[Begin Raw data]

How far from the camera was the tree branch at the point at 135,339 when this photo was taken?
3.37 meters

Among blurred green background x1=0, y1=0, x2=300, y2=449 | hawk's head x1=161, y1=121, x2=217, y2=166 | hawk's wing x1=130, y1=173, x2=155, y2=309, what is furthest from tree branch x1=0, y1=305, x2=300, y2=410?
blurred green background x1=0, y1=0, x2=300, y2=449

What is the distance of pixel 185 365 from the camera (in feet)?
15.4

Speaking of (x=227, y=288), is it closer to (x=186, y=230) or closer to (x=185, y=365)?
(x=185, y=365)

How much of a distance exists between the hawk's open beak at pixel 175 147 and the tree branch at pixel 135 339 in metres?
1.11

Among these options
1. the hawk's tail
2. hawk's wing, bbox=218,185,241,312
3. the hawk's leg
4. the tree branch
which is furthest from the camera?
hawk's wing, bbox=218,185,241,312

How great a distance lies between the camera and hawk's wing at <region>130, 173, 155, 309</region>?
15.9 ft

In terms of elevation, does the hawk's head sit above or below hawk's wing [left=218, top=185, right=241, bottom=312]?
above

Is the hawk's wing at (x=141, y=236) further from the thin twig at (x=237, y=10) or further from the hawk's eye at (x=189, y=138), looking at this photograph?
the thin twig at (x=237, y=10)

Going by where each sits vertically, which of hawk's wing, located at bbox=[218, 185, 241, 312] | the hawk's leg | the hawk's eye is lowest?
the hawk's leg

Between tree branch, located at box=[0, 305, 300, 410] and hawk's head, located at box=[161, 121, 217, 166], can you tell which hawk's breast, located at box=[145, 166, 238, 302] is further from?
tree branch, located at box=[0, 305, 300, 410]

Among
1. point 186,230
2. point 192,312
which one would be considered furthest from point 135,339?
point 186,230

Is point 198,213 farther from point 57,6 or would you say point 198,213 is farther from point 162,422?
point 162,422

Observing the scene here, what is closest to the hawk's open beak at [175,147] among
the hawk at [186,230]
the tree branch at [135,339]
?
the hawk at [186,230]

[End Raw data]

=== To do ===
Can you output every one of the records above, line for line, exactly as they appear?

=== Correct output ===
How far from the camera was the tree branch at the point at 135,339 when this photo was taken?
3.37 meters

Among blurred green background x1=0, y1=0, x2=300, y2=449 | hawk's head x1=161, y1=121, x2=217, y2=166 | hawk's wing x1=130, y1=173, x2=155, y2=309, what is furthest from tree branch x1=0, y1=305, x2=300, y2=410?
blurred green background x1=0, y1=0, x2=300, y2=449

What is the distance of pixel 185 365 from the camera (in feet)?
15.4

Speaking of (x=227, y=288), is it closer to (x=186, y=230) or closer to (x=185, y=365)?
(x=185, y=365)

How much of a distance exists between the hawk's open beak at pixel 175 147 and the tree branch at pixel 135 339 in metres?
1.11

Among these options
1. the hawk's tail
2. hawk's wing, bbox=218,185,241,312
3. the hawk's leg
4. the tree branch
which is furthest from the camera?
hawk's wing, bbox=218,185,241,312

How great a distance lies between the camera and hawk's wing at <region>130, 173, 155, 309</region>?
15.9 ft

In terms of elevation, does the hawk's head sit above or below hawk's wing [left=218, top=185, right=241, bottom=312]?
above

Is the hawk's wing at (x=141, y=236) further from the thin twig at (x=237, y=10) or further from the hawk's eye at (x=189, y=138), looking at this photograph?
the thin twig at (x=237, y=10)

Going by where each sits vertically, which of hawk's wing, located at bbox=[218, 185, 241, 312] | the hawk's leg | the hawk's eye is lowest?
the hawk's leg

Between tree branch, located at box=[0, 305, 300, 410] and hawk's head, located at box=[161, 121, 217, 166], can you tell which hawk's breast, located at box=[145, 166, 238, 302] is further from?
tree branch, located at box=[0, 305, 300, 410]

Among
1. point 186,230
2. point 192,312
which one would be considered furthest from point 135,339?
point 186,230

Is point 198,213 farther from point 57,6 or would you say point 198,213 is farther from point 162,422?
point 162,422

Observing the scene here, what is closest to the hawk's open beak at [175,147] among
the hawk at [186,230]
the tree branch at [135,339]
?
the hawk at [186,230]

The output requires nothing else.